As evidence, the press release points out that twelve of the 28 international terror groups recognized by the State Department engage in drug trafficking, and that many drug cartels use terrorism to gain market share and deter law enforcement. The release also has a nice quote from Rep. Mark Souder, (R-Il), who states that "Americans who buy and sell illegal narcotics are lending a helping hand to people like those who attacked America on September 11."

This is not an entirely unreasonable statement. "Those who attacked America on September 11," would, of course, be Al Quaeda, and Al Quaeda certainly has a history in drug trafficking. The world's main highway for heroin runs straight through Afghanistan, and money derived from heroin sales certainly helped the Taliban--Al Quaeda's chief benefactor--maintain its hold on power. That is beyond dispute, and skeptics need only visit the Drugs and Terror website, where the ONDCP has helpfully compiled a list of major media articles ("Taliban accused of creating 'super heroin'" for example) to have their doubts dispelled.

→ Explore the material:
A. Transcribe the portion of the passage on drug trafficking and terrorism starting with "This is not" and going on through "their doubts dispelled.".
B. Name every organization or group that the passage on drug trafficking and terrorism identifies by a proper name.
C. Take the passage on drug trafficking and terrorism further, picking up after its final sentence.
The data placed after this point is drawn from a different source.

→ Given information:

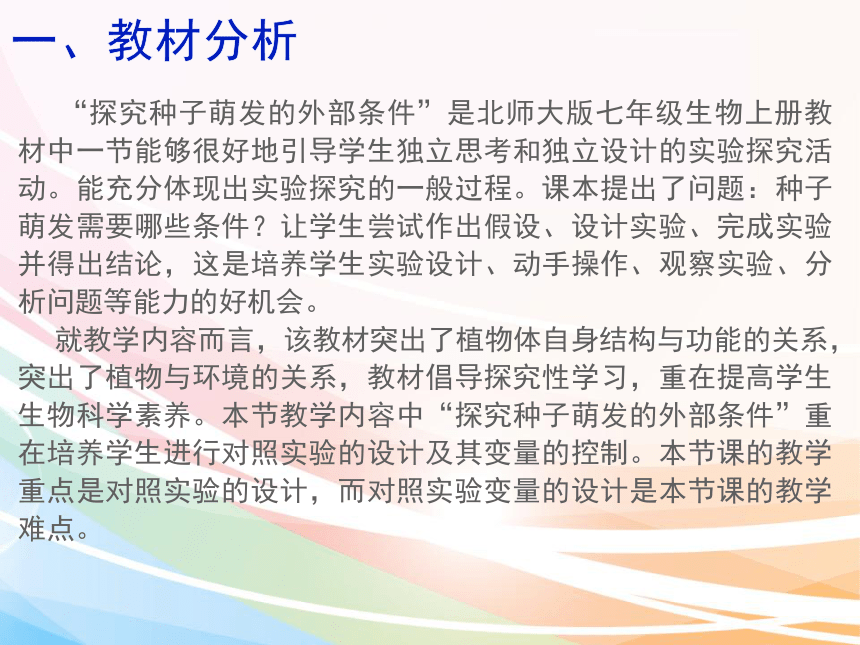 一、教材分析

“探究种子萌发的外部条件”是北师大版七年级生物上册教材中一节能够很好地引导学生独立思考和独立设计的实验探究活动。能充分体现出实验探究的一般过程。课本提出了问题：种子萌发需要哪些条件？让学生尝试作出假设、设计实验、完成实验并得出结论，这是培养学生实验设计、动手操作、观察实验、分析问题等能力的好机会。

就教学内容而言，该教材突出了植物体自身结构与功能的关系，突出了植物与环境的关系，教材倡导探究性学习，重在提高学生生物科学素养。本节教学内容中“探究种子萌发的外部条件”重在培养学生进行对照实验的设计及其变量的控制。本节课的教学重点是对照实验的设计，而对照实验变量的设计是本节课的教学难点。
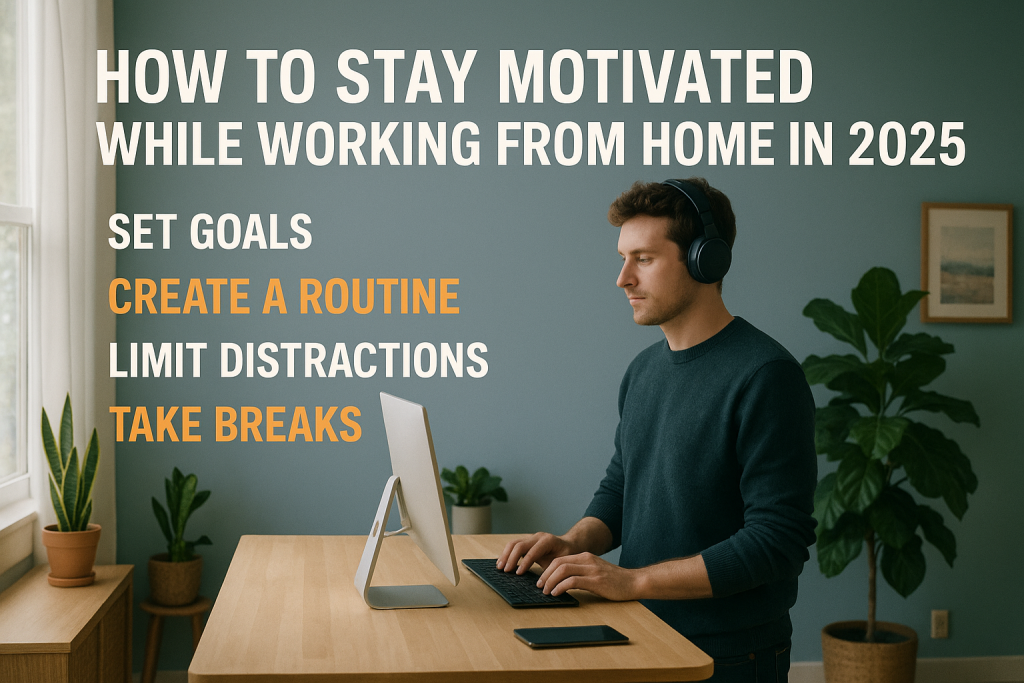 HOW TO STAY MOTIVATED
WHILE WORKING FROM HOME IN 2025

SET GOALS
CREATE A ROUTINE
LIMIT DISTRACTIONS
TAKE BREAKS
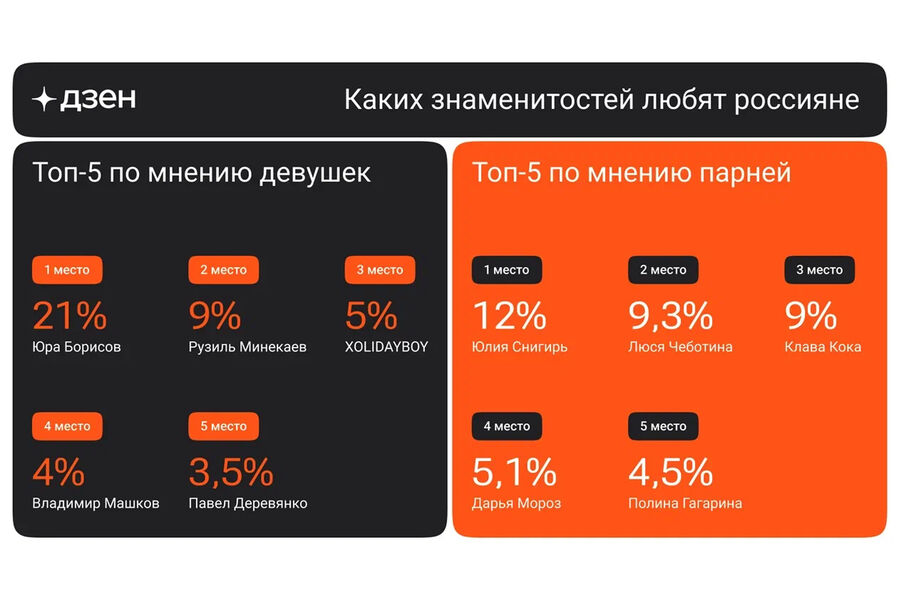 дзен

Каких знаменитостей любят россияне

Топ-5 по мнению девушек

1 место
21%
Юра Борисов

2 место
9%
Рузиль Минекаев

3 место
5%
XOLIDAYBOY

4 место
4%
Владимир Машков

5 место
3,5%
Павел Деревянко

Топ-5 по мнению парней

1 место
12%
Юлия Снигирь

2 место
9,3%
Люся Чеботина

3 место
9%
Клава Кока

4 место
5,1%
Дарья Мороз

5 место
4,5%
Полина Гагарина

→ Answers by item number:
A.
This is not an entirely unreasonable statement. "Those who attacked America on September 11," would, of course, be Al Quaeda, and Al Quaeda certainly has a history in drug trafficking. The world's main highway for heroin runs straight through Afghanistan, and money derived from heroin sales certainly helped the Taliban--Al Quaeda's chief benefactor--maintain its hold on power. That is beyond dispute, and skeptics need only visit the Drugs and Terror website, where the ONDCP has helpfully compiled a list of major media articles ("Taliban accused of creating 'super heroin'" for example) to have their doubts dispelled.

B.
State Department
Al Quaeda
the Taliban
ONDCP

C.
Unfortunately, the ONDCP has never been above the occasional use of subterfuge (more on that later), and the archive does have a few glaring omissions. No mention is made, for instance, of the fact that the Taliban spent a good portion of last year as an official ally in the War on Drugs. The Bush Administration went so far as to send $43 million to the Taliban in 2001, in exchange for the group's eradication of Afghanistan's opium crop, and for its declaration that drug use is "against God's will." (Big deal. A far bigger challenge would be to find something the Taliban didn't consider "against God's Will," since during its reign it managed to outlaw anything that could be remotely construed as fun--i.e. women's faces--along with a good handful of things that couldn't.) The ONDCP archive also forgets to include stories like the one CBS News aired in January, which pointed out that the Taliban's downfall might lead to a larger heroin trade, and which also noted that while the Taliban had outlawed opium, our friends in the Northern Alliance had continued to traffic in it heavily.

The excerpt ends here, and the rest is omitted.